**The task:**
Answer these questions from the text on sequential chemical reactions.
(a) According to the field of the invention, what is controlled independently in each of the many reaction mixtures?
(b) What three things do PCR instruments typically provide?
(c) What is repeated in successive cycles?

1. Field of the Invention
This invention relates to sequential chemical reactions of which the polymerase chain reaction (PCR) is one example. In particular, this invention addresses methods and apparatus for performing chemical reactions simultaneously in a multitude of reaction mixtures and independently controlling the reaction in each mixture.
2. Description of the Prior Art
PCR is one of many examples of chemical processes that require a high level of temperature control of reaction mixtures with rapid temperature changes between different stages of the procedure. PCR itself is a process for amplifying DNA, i.e., producing multiple copies of a DNA sequence from a single strand bearing the sequence. PCR is typically performed in instruments that provide reagent transfer, temperature control, and optical detection of the product in a multitude of reaction vessels such as wells, tubes, or capillaries. The process includes a sequence of stages that are temperature-sensitive, different stages being performed at different temperatures and the temperature sequence being repeated in successive cycles.

**Input data:**
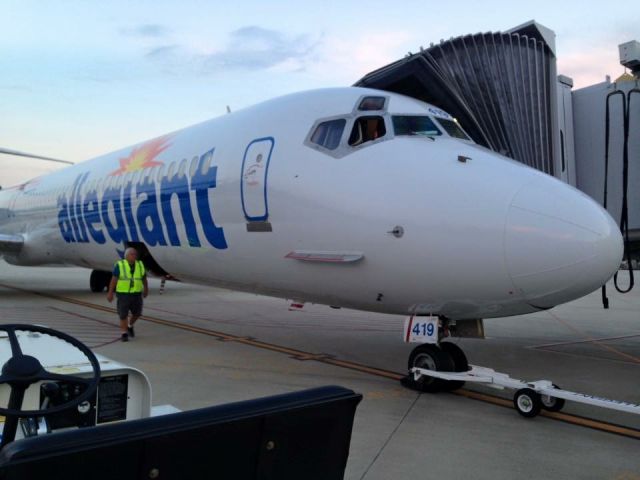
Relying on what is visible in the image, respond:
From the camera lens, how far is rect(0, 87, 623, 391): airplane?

**Exercise output:**
(a) The reaction in each mixture.
(b) Reagent transfer, temperature control, and optical detection of the product.
(c) The temperature sequence.